Dr. Felton’s face lights up like a little boy who’s seen Santa for the very first time.
He can hardly contain his eagerness. He turns around again, reaching for something on a shelf behind him. When he turns back, he’s got a thick wooden board in his hands about two inches deep and a foot square. He puts this down on the desk between us, then slides open a small drawer and starts to remove plastic blocks of varying shapes and sizes.

“It seems primitive, I know,” he says, apologetically, “but the Zener test is a classic method of evaluating clairvoyant abilities.”

“Zener test?” I recall reading something about that online. “I thought that had to do with cards with pictures on them.”

“Cards. Sure. But kids prefer these.” He pauses, holding a block above the board, and looks at me as if he just realized the absurdity of his words.

“I am sixteen,” I say, and I can’t help but crack a grin.

“Right. Sorry.”

He separates the blocks with a cardboard divider so half are on his side and half on mine.

“I’ll begin by evaluating your extra sensory perception,” he explains. “I’ll arrange my blocks in a pattern. The objective is for you to arrange yours to match mine.”

“Except I told you before, I’m not a mind-reader. At least not like this.”

“Bear with me here.” He seems excited, and he uses his hands to punctuate his words. “We’ll do this the traditional way first to establish a baseline. Then we’ll do it again using your...um…ability. Ready?”

Even though playing with blocks seems rather childish to me, I wait patiently while Dr. Felton arranges the blocks on his side of the divider.

“Okay,” he announces when he’s done. He glances at me with a look of expectation and challenge on his face that reminds me of the countless games of Battleship I’d played with Mama over the years. Even though we had a virtual version of it on our game system, Mama always insisted on using the same old plastic set she’d had since she was a kid. It was missing one of the submarines and was short a few pegs, but I loved watching her face while she placed her ships in strategic patterns on her board.

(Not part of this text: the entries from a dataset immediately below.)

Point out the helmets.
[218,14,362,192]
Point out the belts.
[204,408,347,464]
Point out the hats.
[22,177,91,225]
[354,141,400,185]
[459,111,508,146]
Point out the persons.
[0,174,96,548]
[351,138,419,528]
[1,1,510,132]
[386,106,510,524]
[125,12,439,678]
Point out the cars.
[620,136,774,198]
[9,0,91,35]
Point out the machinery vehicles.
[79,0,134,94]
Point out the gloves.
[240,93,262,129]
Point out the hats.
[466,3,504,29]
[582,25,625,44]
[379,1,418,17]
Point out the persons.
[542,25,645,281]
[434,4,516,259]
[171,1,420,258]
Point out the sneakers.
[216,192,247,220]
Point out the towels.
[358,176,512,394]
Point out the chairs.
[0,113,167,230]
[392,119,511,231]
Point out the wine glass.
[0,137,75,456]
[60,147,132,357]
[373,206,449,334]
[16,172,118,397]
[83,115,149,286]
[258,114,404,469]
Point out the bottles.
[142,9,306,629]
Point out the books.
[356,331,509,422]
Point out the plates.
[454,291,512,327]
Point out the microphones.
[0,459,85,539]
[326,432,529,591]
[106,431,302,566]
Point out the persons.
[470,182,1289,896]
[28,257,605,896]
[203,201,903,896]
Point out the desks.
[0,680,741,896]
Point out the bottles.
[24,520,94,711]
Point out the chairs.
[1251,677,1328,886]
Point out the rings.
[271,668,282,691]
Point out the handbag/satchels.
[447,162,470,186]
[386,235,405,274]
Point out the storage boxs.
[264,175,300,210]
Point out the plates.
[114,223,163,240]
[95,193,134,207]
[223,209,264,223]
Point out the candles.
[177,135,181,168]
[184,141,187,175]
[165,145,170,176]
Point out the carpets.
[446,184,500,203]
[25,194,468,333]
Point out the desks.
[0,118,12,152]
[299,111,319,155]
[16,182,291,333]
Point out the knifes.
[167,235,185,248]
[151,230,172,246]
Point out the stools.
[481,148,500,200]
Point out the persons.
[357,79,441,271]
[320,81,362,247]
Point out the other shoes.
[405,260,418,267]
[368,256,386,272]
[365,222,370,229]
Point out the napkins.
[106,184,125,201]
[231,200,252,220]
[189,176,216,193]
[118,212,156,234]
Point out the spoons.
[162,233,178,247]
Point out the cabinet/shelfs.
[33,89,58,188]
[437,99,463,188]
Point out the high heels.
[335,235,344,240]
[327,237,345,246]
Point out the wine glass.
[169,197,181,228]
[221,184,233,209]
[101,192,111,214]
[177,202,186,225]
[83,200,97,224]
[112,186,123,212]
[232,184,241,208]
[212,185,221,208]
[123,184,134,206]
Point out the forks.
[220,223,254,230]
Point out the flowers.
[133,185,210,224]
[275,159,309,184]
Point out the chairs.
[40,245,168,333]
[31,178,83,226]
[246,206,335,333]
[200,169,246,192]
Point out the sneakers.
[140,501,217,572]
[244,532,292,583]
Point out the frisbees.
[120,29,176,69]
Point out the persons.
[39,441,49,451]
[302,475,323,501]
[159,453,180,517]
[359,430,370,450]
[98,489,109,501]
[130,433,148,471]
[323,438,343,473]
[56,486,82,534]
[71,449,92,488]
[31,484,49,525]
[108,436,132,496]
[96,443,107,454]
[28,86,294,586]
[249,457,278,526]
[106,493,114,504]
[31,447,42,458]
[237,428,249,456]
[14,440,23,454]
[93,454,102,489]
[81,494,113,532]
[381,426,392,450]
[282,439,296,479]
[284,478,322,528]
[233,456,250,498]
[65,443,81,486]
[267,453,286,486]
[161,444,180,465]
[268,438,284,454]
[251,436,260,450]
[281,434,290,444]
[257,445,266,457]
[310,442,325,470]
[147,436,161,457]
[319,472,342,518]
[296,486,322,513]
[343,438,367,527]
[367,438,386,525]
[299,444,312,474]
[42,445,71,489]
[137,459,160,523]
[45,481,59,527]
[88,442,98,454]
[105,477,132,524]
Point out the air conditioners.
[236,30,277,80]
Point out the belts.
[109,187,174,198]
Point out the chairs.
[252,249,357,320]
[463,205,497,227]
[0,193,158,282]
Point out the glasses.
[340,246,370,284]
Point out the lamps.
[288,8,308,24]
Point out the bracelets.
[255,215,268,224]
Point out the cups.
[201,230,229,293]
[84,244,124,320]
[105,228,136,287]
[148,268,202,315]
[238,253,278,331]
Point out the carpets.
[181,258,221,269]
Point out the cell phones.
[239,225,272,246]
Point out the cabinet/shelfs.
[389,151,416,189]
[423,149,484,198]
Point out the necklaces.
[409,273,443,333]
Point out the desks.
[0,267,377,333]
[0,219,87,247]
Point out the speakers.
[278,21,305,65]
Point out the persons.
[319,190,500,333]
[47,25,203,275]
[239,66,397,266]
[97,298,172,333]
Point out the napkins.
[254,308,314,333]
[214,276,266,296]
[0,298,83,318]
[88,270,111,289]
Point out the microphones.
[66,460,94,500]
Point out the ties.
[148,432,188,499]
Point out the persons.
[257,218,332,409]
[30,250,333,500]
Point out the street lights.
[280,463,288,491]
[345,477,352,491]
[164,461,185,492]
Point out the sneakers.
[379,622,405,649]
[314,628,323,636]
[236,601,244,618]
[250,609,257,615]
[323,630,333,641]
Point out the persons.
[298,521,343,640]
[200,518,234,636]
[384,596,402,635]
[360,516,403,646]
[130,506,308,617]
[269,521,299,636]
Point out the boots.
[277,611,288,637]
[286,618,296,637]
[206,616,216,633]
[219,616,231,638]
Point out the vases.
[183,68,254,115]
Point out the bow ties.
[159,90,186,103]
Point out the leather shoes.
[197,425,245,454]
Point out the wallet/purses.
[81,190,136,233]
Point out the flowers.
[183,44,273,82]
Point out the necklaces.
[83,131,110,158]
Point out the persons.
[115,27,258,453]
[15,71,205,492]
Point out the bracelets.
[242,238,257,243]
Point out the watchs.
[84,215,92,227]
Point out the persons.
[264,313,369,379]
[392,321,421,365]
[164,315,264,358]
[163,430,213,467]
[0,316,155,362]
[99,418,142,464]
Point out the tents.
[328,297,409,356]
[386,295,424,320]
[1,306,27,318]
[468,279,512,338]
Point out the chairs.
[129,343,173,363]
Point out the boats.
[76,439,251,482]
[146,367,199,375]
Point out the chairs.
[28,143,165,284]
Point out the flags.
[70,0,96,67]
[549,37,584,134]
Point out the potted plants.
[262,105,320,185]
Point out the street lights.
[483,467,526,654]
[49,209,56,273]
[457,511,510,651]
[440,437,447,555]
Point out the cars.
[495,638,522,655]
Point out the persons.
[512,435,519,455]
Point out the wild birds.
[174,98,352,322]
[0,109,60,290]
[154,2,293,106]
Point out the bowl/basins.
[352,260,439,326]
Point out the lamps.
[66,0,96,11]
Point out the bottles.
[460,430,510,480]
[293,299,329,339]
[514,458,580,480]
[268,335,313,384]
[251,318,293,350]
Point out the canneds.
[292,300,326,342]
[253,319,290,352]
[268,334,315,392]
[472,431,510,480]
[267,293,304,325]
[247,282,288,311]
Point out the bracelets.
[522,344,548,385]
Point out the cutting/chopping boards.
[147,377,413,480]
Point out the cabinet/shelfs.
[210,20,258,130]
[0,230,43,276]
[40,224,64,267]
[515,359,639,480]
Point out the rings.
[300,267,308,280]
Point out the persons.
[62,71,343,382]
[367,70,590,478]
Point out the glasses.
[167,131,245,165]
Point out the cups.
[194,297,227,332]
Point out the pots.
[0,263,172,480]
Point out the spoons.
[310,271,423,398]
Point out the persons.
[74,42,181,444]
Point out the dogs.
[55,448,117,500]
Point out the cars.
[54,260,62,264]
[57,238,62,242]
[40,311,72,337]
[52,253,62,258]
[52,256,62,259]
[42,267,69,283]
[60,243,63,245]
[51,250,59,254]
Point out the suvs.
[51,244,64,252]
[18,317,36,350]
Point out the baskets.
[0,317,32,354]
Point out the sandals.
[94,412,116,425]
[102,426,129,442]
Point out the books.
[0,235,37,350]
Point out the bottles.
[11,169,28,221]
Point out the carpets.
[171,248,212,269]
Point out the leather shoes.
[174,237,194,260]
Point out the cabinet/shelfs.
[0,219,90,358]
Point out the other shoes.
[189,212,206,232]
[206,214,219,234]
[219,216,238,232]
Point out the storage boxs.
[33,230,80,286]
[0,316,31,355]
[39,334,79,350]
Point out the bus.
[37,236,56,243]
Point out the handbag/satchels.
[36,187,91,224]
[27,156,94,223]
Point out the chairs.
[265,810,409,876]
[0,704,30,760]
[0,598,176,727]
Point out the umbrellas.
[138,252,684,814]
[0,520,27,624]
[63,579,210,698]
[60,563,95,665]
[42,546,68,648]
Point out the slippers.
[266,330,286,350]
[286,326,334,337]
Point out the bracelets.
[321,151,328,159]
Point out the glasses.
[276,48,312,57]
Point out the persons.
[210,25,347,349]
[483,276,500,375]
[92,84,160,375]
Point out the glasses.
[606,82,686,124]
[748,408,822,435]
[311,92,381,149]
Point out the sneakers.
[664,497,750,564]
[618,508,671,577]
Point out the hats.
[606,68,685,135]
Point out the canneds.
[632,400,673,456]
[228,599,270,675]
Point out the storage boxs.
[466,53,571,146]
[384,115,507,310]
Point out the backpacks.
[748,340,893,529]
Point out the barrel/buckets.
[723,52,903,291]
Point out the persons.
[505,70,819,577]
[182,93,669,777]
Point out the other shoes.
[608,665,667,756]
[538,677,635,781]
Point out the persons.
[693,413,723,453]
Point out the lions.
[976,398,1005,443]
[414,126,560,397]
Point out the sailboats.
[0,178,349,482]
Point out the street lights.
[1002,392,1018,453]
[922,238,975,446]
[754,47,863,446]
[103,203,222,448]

She looked most like a kid at those times, full of anticipation and gleeful triumph.

“Your turn,” says Dr. Felton. “Concentrate and try to recreate my pattern. Take your time.”

In front of me are six different colored blocks: red, green, yellow, orange, blue and purple—each one a different shape. I study them for a few moments, wondering how anyone could actually take this seriously, but for Dr. Felton’s sake I decide to give it my best shot. Focusing all my attention on whatever invisible brain waves might be floating between him and me, I push the blocks into place with my finger.

“Done,” I say.

With only a brief hesitation, Dr. Felton lifts the divider. He rubs the side of his jaw with his thumb, nodding thoughtfully, but I can see the disappointment on his face.